W sercu osiedla stoi dumnie, biel jego ścian lśni,
Dom nasz, perła wśród domostw, oaza spokoju i blasku dni.
Tworzą go nie tylko mury, lecz miłość, marzenia, wspólne chwile,
To tu każdy powrót cieszy, gdzie serca nasze w spokoju bytują, nie błądzą na mile.
Otoczony ogrodem, dziełem rąk - mojej żony, i troszkę moich
Gdzie każdy kwiat, każdy listek, opowieść snuje o radości bez granic, bez końca.
Róże w swym majestacie, narcyzy delikatne, tulipany w kolorach tęczy,
Tworzą krajobraz, gdzie każdy kąt to dzieło sztuki, gdzie natura z miłością się plecie.
Oranżeria, nasz zimowy ogród, pełen zieleni i światła,
To tutaj czas zwalnia, a my odpoczywamy, jakby świat zatrzymał się w kadrze złotym, co trwa.
Wśród kwiatów i krzewów, w cieple szklanych ścian,
Rozkwitają marzenia, a spokój serce ogarnia, cichy, jak letni wiatr.
Wieczorem, gdy światło dnia gaśnie, a nocne niebo gwiazdami lśni,
Pergole rozświetlają się lampkami, tworząc scenę niczym z bajki, gdzie magia króluje, gdzie cisza śpiewa nam pieśni.

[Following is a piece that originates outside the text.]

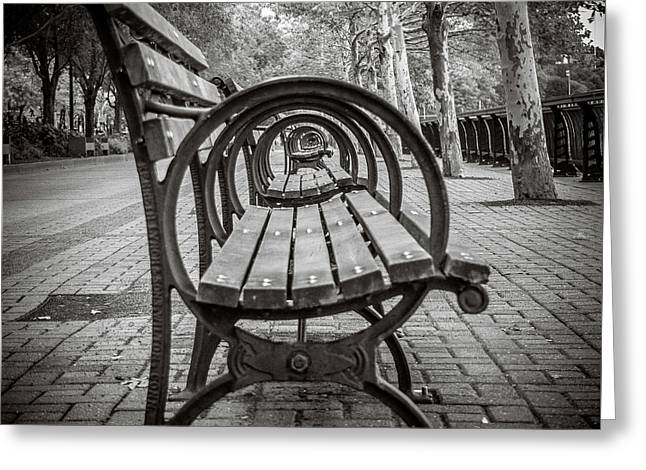 Greeting Card featuring the photograph Bench Circles by Steve Stanger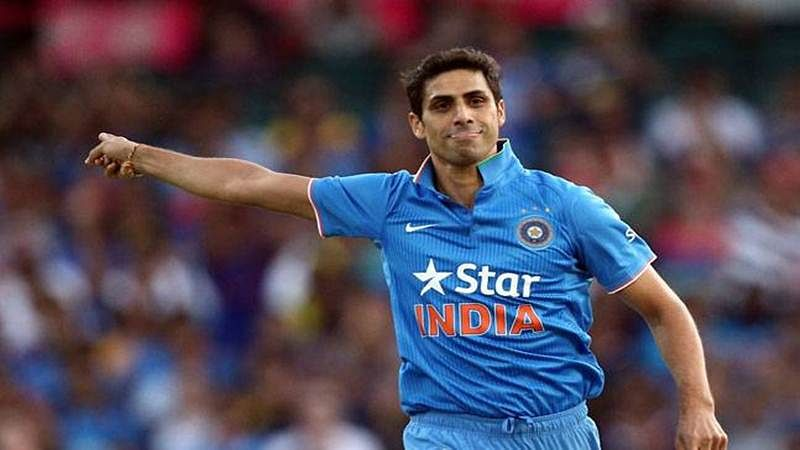 Left-handed, big-hitting ability! Ashish Nehra lists reasons backing Rishabh Pant for World Cup 2019 squad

W tym domu, gdzie miłość mieszka, gdzie każdy krok, każdy gest ma swoją wagę,
Czujemy się bezpieczni, kochani, szczęśliwi - to tutaj nasze serca znajdują swój prawdziwy azyl, swoją przystań, swój domowy raj.
Tak stoi nasz dom - nie tylko budowla, ale przystań dla dusz,
Gdzie każdy dzień to dar, każda chwila wspólna - to nasz życia kurs.
W jego ramionach odnajdujemy spokój, radość i siłę do życia,
To tu, wśród bieli murów i barw ogrodu, bije serce naszego domu - w harmonii, miłości, w pełni szczęścia.